Excluding Las Vegas and the 13 hurricane markets, the remaining markets — aka “core” — were up 2% in RevPAR, its fifth consecutive week of growth. Room demand has also increased for five straight weeks and has been trending upward since the fourth quarter. Core demand is up 2.9 million room nights since the beginning of the year. At this time last year, it had fallen 1.7 million room nights.
Weekend RevPAR on Friday and Saturday in core markets grew by 2.8% and 2.6% in demand. Weekend growth in the top 25 markets was up 4% as only four of these markets saw decline. Weekday RevPAR was up to a lesser extent, increasing 1.6% in RevPAR and 0.9% in total demand. These totals were driven down by slow weeks for markets such as New York City, Chicago and New Orleans. Markets outside the top 25 were up 2% in demand for the weekdays, largely driven by AI data center markets.
San Diego saw the largest hotel demand lift outside of Las Vegas this week, increasing by over 48,000 rooms sold with RevPAR up 20.7%. Group demand for luxury and upper-upscale hotels in San Diego accounted for more than half of this lift as the city hosted multiple medical and life science conferences. Houston was another top market as hotel RevPAR increased by double-digits for a second consecutive week. Houston benefitted from the alignment of the Livestock Show and Rodeo with the World Baseball Classic tournament. San Francisco continued its hot streak in 2026 with RevPAR up 18.9% this week.

+ + + +

> _WORK ORDER A_:
Do the following statements agree with the hotel performance report? (i) Room demand in core markets has risen for five weeks in a row. (ii) Weekday RevPAR grew more than weekend RevPAR. (iii) Houston posted double-digit RevPAR growth for the first time this week. For each statement, answer yes or no and quote the words from the report that decide it.
> _WORK ORDER B_:
Extend the hotel performance report beyond its final sentence.

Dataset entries

+ + + +

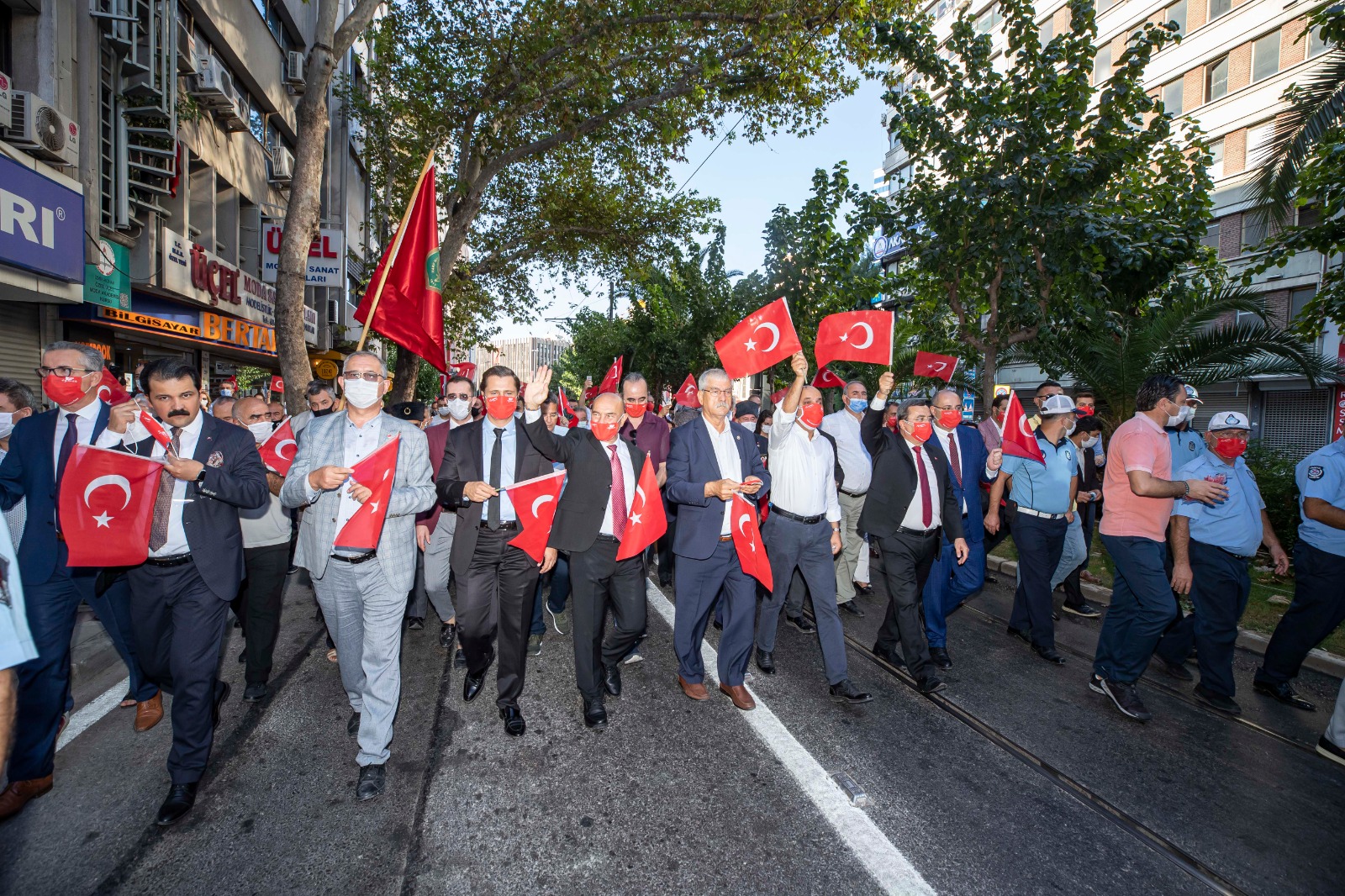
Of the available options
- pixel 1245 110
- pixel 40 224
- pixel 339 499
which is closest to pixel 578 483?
pixel 339 499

+ + + +

> _YOUR RESPONSE A_:
(i) Yes: "Room demand has also increased for five straight weeks"
(ii) No: "Weekday RevPAR was up to a lesser extent"
(iii) No: "Houston was another top market as hotel RevPAR increased by double-digits for a second consecutive week"

> _YOUR RESPONSE B_:
AI data centers continue to drive growth in smaller markets. Texas North, Louisiana North, Memphis and Nevada Area have all averaged hotel RevPAR increases of over 20% and double-digit demand growth over the past four weeks.
New York City hotel performance continued to feel the impact of the recent winter storms. RevPAR (-2.5%) in the city fell for the second consecutive week, after seven weeks of growth. Chicago (-3.9% RevPAR) was also affected by weather, especially early in the week. New Orleans saw the largest RevPAR decline (-17.2%) among the top 25 markets, due to difficult comparisons to Mardi Gras 2025. This week marks the eighth time of the last 10 weeks that New Orleans’ RevPAR declined.
Global RevPAR unchanged from a week ago
Global RevPAR excluding the U.S. on a same-store and constant USD basis increased 2.6%, which was slightly better than a week ago (+2.2%) despite decreases in China, the Gulf Cooperation Council (GCC), France, India, Mexico, and the U.K. Excluding China and the GCC, RevPAR was up 4.8%.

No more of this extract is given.